**ASSIGNED TASK**
Could you retype the whole listing word for word and drop the images?

**STORED DATA**
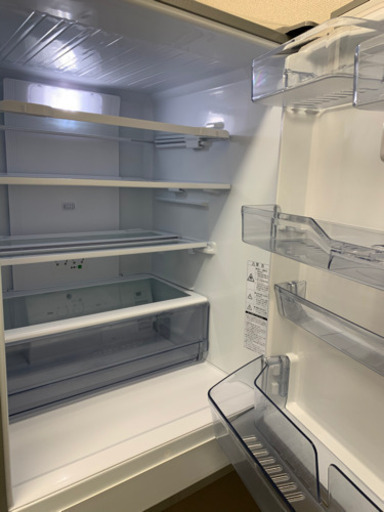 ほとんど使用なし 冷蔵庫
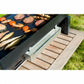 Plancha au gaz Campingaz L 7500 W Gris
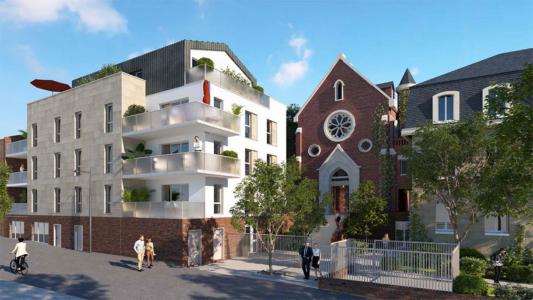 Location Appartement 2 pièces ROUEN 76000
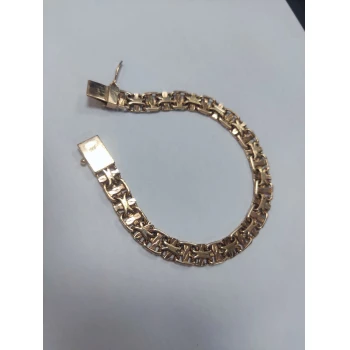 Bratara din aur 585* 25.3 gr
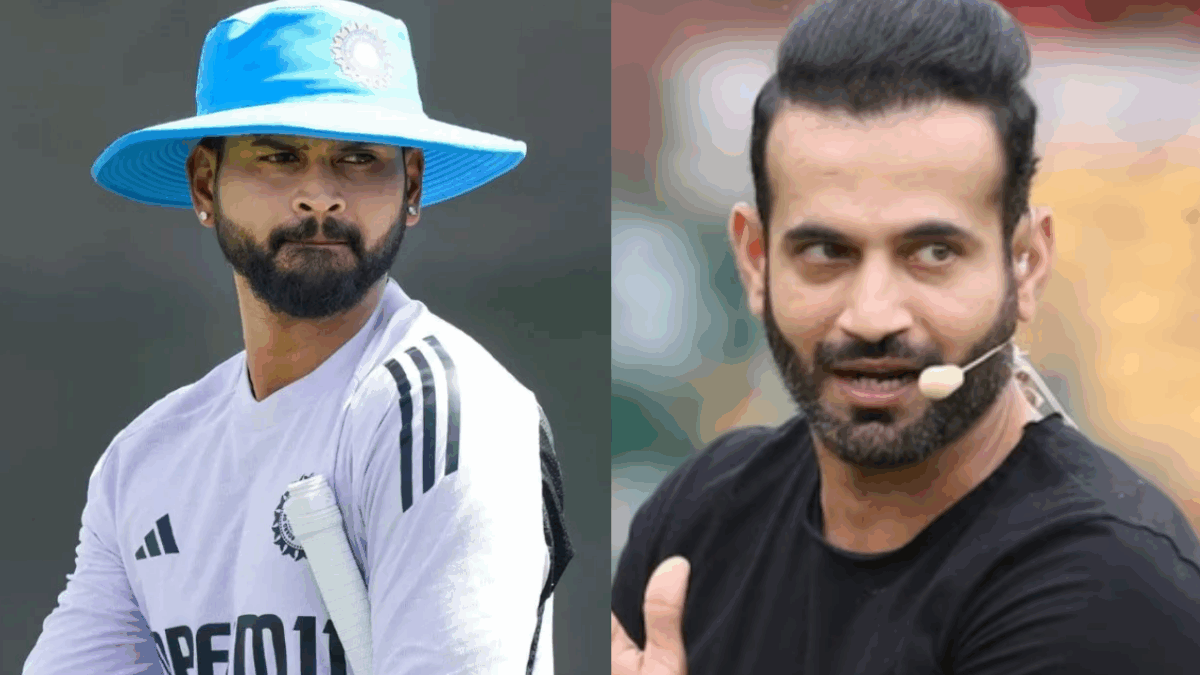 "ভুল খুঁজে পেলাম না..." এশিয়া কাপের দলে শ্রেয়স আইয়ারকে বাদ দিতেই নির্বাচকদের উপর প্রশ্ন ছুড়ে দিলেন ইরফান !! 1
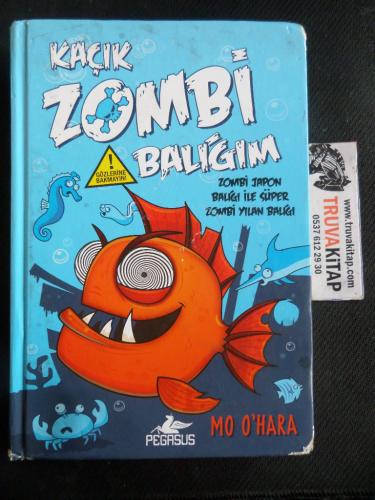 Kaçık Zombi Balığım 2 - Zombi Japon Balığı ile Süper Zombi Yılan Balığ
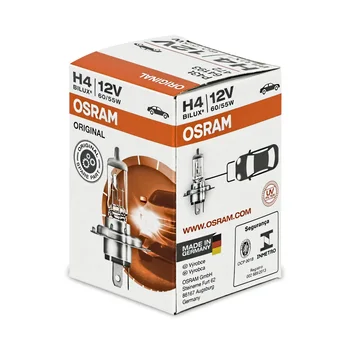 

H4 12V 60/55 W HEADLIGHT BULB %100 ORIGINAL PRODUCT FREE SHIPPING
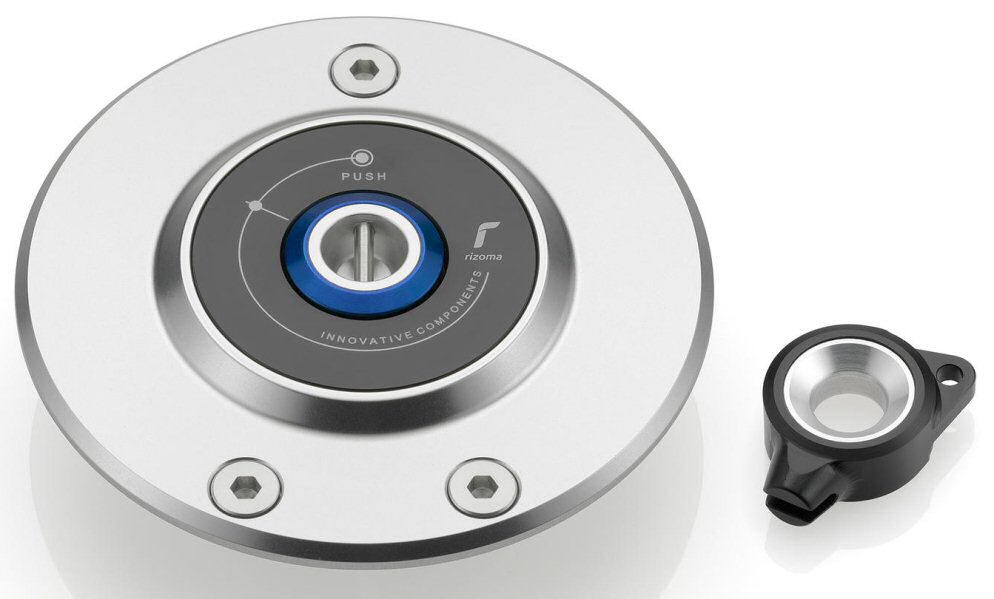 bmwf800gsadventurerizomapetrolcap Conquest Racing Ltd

**REPLY**
 ほとんど使用なし 冷蔵庫
 Plancha au gaz Campingaz L 7500 W Gris
 Location Appartement 2 pièces ROUEN 76000
 Bratara din aur 585* 25.3 gr
 "ভুল খুঁজে পেলাম না..." এশিয়া কাপের দলে শ্রেয়স আইয়ারকে বাদ দিতেই নির্বাচকদের উপর প্রশ্ন ছুড়ে দিলেন ইরফান !! 1
 Kaçık Zombi Balığım 2 - Zombi Japon Balığı ile Süper Zombi Yılan Balığ

H4 12V 60/55 W HEADLIGHT BULB %100 ORIGINAL PRODUCT FREE SHIPPING
 bmwf800gsadventurerizomapetrolcap Conquest Racing Ltd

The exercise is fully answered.